Pushing Europe to do more was long overdue, said James Bindenagel, who served as a U.S. ambassador to Berlin in the 1990s and was deputy when the wall fell.

“Germany has to take leadership, and they are not prepared to do that, but they have no choice,” Bindenagel said. “If we want to have a stronger pillar of the European relationship, they have to do that.”

“We’ve decided, or the president has decided, that we’ll withdraw,” he said, referring to U.S. stewardship in Europe. “There is a leadership vacuum, and the vacuum will be filled - I would prefer that wasn’t by the Chinese or the Russians.”

But there is now a serious “trust problem” with NATO’s security pact, he said: “I believe the Americans will fulfill their commitment, but there’s growing uncertainty and mistrust. I hope that it isn’t tested.”

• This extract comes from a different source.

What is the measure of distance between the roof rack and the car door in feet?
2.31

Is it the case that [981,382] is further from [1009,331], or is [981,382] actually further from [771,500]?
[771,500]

In an op-ed this week, German Foreign Minister Heiko Maas stirred controversy by making no mention of the United States in a list of those he thanked for reunification. “Germany unity was a gift from Europe to Germany,” he wrote, also thanking peaceful protesters, Soviet leader Mikhail Gorbachev and Hungarian protesters.

After critics including Kornblum said it showed that Maas was unable to say anything positive about the United States, Maas used a joint news conference in Leipzig on Thursday to stress the importance of the alliance - both now and 30 years ago.

“Without the leadership of the U.S., there wouldn’t have been reunification,” said Maas. “This friendship is the foundation for all the things we intend to set in motion in the future in the field of international politics, wherever we stand up to defend our interest in the world.”

But it is a different world today, said Mary Sarotte, a historian of international relations at Johns Hopkins University.

The “outbreak of optimism” that accompanied the fall of the Berlin Wall 30 years ago appears to have evaporated, she said. “Which is truly heartbreaking for those of us who were in Europe in 1989.”

“Now, 30 years down the road, you have [Russian President Vladimir] Putin hacking the U.S. elections, Trump talking about withdrawing from NATO and a real decline in transatlantic and U.S.-Russia relations,” Sarotte said. The fact that is happening after the United States has withdrawn from post-Cold War arms control agreements is particularly worrisome, she added.

The starkest difference, though, is that the current administration is more interested in putting up walls than taking them down, she said. She described Pompeo’s attendance at the unveiling of a statue to President Ronald Reagan on Friday as “deeply ironic.”

The statue commemorates Reagan’s famous 1987 speech, in which he implored Gorbachev to “tear down this wall.”

Berlin has long rejected U.S. requests for a Reagan statue, deeming his status as an honorary citizen enough. The U.S. Embassy found a workaround by installing it on a balcony overlooking the location where he spoke - but technically on U.S. soil.